In a world where nanotechnology is readily available, it's easy to mass-produce goods, or any specific good in question. If I want the Mona Lisa, I can just punch up the code for it in my MC and boom. I have my own Renaissance masterpiece to hang on my wall. Or I can print out a bunch of them and go skeet shooting.

The thing is, if one places value on an object's originality or uniqueness, then my copies of the Mona Lisa aren't as good as the real thing. They're just copies. Neo-Victorians are people who place value on unique things and hand-made crafts.Take for example, Merkle Hall, one of the main buildings used by a nanotechnology company of neo-Victorians. Stephenson describes it like this:

It was Gothic and very large, like most of the Design Works. Its vaulted ceiling was decorated with a hard fresco consisting of paint on plaster. Since this entire building, except for the fresco, had been grown straight from the Feed, it would have been easier to build a mediatron [a type of screen] into the ceiling and set it to display a soft fresco, which could have been changed from time to time. But neo-Victorians almost never used mediatrons. Hard art demanded commitment from the artist. It could only be done once, and if you screwed it up, you had to live with the consequences.

That sentiment appeals to me, even as I type this on my laptop, frequently going back and changing sections, copy-pasting the word "nanotechnology" because I don't like typing it over and over again. But hand-made things feel a little bit more "real" than copied things, don't they?
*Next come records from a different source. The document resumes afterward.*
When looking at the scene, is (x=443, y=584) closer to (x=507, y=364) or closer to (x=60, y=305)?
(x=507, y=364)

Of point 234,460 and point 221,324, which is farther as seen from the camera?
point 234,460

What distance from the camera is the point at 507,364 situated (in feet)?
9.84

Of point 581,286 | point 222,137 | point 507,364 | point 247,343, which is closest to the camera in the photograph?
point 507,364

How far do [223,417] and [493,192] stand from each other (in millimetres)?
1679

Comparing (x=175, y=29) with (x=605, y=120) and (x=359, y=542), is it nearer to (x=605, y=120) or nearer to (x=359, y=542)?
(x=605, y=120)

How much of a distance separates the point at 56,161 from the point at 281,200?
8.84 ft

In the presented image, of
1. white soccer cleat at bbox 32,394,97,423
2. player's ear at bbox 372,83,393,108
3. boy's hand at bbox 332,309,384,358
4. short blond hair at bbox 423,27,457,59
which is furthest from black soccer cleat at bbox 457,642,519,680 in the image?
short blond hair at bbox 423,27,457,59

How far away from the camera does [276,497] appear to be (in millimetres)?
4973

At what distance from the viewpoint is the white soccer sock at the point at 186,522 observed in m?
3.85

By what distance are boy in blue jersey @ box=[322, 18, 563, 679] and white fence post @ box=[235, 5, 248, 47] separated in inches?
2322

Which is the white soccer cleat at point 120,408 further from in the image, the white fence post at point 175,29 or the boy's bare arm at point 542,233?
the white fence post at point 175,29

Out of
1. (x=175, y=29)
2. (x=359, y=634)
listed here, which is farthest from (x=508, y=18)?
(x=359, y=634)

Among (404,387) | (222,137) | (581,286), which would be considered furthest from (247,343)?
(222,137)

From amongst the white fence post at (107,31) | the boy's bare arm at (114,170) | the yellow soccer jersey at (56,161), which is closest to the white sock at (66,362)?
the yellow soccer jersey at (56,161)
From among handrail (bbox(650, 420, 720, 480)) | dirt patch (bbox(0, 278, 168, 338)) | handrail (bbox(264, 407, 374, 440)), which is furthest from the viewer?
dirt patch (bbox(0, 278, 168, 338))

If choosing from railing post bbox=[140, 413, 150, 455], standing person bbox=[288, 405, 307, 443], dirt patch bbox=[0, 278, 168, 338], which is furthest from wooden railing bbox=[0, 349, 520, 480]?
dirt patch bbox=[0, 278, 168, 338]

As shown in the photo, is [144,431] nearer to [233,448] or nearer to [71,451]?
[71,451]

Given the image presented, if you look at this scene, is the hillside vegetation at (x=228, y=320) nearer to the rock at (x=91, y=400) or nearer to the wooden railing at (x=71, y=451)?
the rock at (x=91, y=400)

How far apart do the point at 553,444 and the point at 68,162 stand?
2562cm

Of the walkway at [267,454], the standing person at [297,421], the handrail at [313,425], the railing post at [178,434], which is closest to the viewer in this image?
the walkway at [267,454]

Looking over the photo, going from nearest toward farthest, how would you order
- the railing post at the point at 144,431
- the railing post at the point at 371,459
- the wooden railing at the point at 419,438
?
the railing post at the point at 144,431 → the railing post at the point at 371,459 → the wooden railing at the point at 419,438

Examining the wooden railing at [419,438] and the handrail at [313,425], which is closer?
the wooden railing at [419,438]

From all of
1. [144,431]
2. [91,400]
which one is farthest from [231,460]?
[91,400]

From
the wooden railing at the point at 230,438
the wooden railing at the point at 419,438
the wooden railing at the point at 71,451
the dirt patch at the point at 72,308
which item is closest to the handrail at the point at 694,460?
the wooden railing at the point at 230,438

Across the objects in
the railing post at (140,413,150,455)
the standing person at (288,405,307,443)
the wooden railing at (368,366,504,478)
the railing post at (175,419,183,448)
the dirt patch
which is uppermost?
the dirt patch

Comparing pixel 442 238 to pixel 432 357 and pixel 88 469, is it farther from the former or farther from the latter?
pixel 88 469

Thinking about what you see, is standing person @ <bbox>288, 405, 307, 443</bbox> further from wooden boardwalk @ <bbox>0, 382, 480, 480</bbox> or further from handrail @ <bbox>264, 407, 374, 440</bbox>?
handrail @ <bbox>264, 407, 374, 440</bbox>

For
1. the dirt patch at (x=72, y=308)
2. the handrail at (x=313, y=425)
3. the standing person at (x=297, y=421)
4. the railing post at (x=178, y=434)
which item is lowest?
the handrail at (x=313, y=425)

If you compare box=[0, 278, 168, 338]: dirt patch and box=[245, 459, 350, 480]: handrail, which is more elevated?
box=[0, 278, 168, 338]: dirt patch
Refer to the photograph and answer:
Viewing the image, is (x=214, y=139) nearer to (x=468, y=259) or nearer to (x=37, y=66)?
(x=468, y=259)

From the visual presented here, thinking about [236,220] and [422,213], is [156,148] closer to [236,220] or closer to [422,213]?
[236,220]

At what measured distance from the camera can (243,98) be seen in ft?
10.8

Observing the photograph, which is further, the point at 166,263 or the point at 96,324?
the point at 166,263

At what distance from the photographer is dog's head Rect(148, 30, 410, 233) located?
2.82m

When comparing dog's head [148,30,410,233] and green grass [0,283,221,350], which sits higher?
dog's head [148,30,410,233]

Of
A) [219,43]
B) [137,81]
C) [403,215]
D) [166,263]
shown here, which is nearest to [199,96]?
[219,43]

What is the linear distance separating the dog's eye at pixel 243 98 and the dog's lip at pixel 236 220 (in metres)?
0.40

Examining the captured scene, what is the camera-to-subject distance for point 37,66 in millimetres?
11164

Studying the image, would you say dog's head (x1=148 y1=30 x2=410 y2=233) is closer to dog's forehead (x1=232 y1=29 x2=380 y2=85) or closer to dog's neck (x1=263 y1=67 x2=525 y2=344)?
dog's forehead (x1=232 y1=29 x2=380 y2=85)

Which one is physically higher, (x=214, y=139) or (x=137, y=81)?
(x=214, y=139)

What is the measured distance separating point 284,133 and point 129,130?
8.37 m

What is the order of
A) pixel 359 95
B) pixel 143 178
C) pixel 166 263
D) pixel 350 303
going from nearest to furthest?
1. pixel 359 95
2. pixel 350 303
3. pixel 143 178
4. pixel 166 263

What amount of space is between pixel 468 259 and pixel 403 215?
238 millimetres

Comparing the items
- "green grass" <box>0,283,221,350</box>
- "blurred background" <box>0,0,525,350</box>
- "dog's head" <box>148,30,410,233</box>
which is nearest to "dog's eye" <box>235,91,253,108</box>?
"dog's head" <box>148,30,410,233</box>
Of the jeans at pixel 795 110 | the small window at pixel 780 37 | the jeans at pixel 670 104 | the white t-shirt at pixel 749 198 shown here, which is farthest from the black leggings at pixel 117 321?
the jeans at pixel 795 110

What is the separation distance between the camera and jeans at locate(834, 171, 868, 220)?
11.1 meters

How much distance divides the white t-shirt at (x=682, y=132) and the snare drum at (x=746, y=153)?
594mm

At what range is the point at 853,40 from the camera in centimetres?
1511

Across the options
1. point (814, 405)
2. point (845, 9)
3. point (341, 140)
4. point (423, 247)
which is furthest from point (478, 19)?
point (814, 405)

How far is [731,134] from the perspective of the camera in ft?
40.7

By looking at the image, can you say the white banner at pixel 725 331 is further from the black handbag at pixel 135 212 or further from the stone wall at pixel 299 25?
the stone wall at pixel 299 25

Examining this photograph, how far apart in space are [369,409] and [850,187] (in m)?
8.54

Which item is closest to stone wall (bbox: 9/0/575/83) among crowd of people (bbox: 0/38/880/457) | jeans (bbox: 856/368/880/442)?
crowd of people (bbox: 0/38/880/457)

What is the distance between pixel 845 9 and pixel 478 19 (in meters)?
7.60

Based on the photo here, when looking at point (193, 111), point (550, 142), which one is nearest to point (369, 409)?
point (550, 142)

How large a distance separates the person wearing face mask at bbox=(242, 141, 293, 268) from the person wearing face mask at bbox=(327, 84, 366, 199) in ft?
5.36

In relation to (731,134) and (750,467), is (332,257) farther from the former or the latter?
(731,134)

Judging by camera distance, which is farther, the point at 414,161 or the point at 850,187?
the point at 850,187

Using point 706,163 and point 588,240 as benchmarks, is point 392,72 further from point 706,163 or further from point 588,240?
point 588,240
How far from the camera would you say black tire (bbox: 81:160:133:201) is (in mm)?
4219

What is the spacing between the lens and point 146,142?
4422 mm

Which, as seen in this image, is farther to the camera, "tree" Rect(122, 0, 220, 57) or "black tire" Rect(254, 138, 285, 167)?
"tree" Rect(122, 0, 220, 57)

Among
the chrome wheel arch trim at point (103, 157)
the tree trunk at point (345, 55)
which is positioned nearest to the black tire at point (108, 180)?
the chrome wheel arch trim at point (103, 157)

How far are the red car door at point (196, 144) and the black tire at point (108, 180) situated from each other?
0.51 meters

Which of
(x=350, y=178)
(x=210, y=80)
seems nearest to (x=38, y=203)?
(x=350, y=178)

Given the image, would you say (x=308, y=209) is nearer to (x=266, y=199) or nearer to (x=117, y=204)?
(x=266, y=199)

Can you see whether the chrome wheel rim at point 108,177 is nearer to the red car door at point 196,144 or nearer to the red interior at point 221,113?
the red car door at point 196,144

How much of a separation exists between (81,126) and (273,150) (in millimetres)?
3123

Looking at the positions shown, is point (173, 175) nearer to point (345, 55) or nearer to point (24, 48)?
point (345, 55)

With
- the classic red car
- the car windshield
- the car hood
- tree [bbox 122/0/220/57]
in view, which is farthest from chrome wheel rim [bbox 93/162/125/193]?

Funnily enough, the neo-Victorians tend to make most of their money on creating things with the Feed, that is, things created with nanotechnology. And it is their vast amounts of money that allows them to afford the services of craftsmen and women who make things like paper by hand.

Anywho, there are a number of other things I enjoy about Mr. Stephenson's work, like the fact that he goes off on long educational tangents that read like really interesting textbooks, and I actually like that. I enjoy learning. There are also sword fights, which I feel like many literary works are lacking. Throw in a good knife-fight into The Scarlet Letter and I might pick it up again.